**CONSIGNES**.
- A) D'après l'extrait sur le choc Lehman, en quelle année Watanabe Hiroshi est-il entré au ministère des Finances ?
- B) Relevez, s'il vous plaît, toutes les années distinctes citées dans l'extrait sur le choc Lehman.

___ EXTRAIT DU DOCUMENT ___

Le prochain « choc Lehman »

Économie

Il y a dix ans, en septembre 2008, l’effondrement de Lehman Brothers a déclenché une crise qui a paralysé les marchés financiers du monde entier. Quelle probabilité y a-t-il qu’une panique similaire frappe à nouveau ? Nous avons interviewé à ce sujet Watanabe Hiroshi, un expert confirmé des affaires monétaires internationales.

Watanabe Hiroshi WATANABE Hiroshi

Président de l’Institut pour les affaires monétaires internationales. Diplômé de l’Université de Tokyo, il est entré au ministère des Finances en 1972. Nommé vice-ministre des finances pour les affaires internationales en 2004. Il quitte le ministère en 2007. Il occupe ensuite différents postes, dont celui de gouverneur de la Japan Bank for International Cooperation (JBIC). Il prend sa position actuelle en octobre 2016.

Le cycle récurrent des crises financières

Les crises financières sont des événements qui se répètent selon un rythme cyclique. Il ne faut surtout pas l'oublier. Dès que nous baissons la garde après qu’une crise est passée, la suivante se profile à l’horizon. Les autorités monétaires mondiales se doivent de surveiller la situation avec une vigilance sans faille, en cherchant où peuvent rôder les risques et en réfléchissant à la façon de les parer.

L’effondrement de Lehman Brothers en septembre 2008 a été suivi d’une crise financière et d’une détérioration de l’économie à l’échelle mondiale. Et nous ne devons jamais perdre de vue l’éventualité d’une nouvelle crise d’une ampleur égale à celle de ce « choc Lehman », selon l’expression couramment employée au Japon pour désigner le plongeon de 2008. Dès que nous succombons à l’illusion qu’une crise de ce genre ne se reproduira pas, le prochain effondrement s’apprête à survenir.

___ DONNÉES SOURCES ___

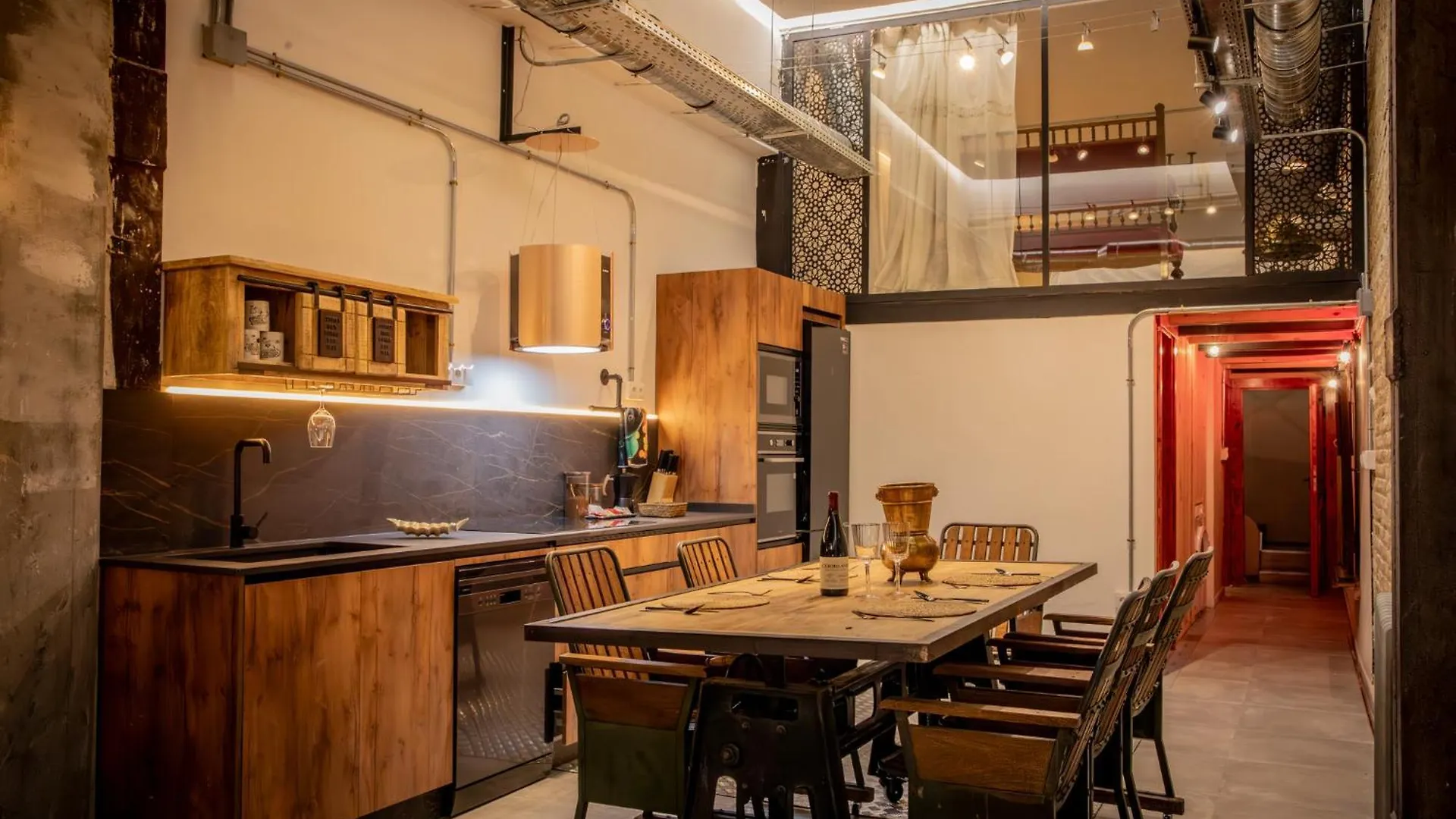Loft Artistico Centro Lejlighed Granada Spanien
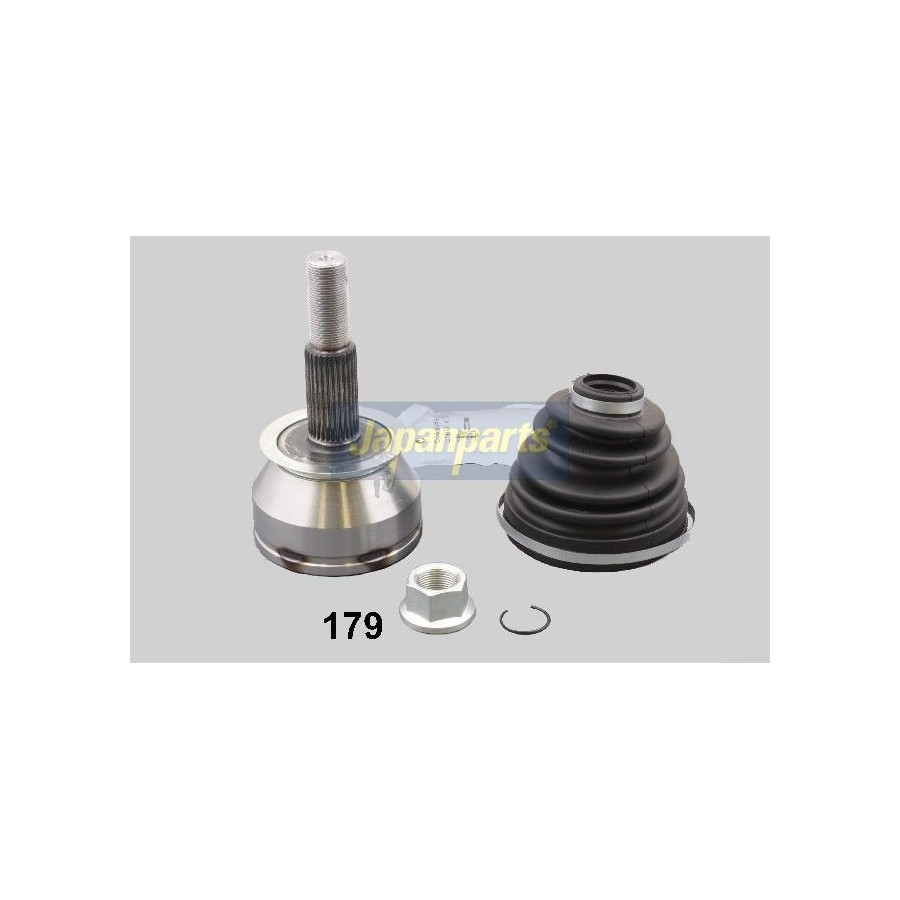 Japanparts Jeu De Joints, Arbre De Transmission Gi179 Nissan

___
___ DONNÉES SOURCES ___

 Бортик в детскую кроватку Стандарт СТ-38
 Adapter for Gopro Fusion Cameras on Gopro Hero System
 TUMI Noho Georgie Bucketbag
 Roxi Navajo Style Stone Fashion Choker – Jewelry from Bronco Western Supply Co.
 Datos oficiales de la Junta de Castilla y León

___

**RÉPONSES PAR CONSIGNE**.
- A) En 1972.

- B) 2008, 1972, 2004, 2007, 2016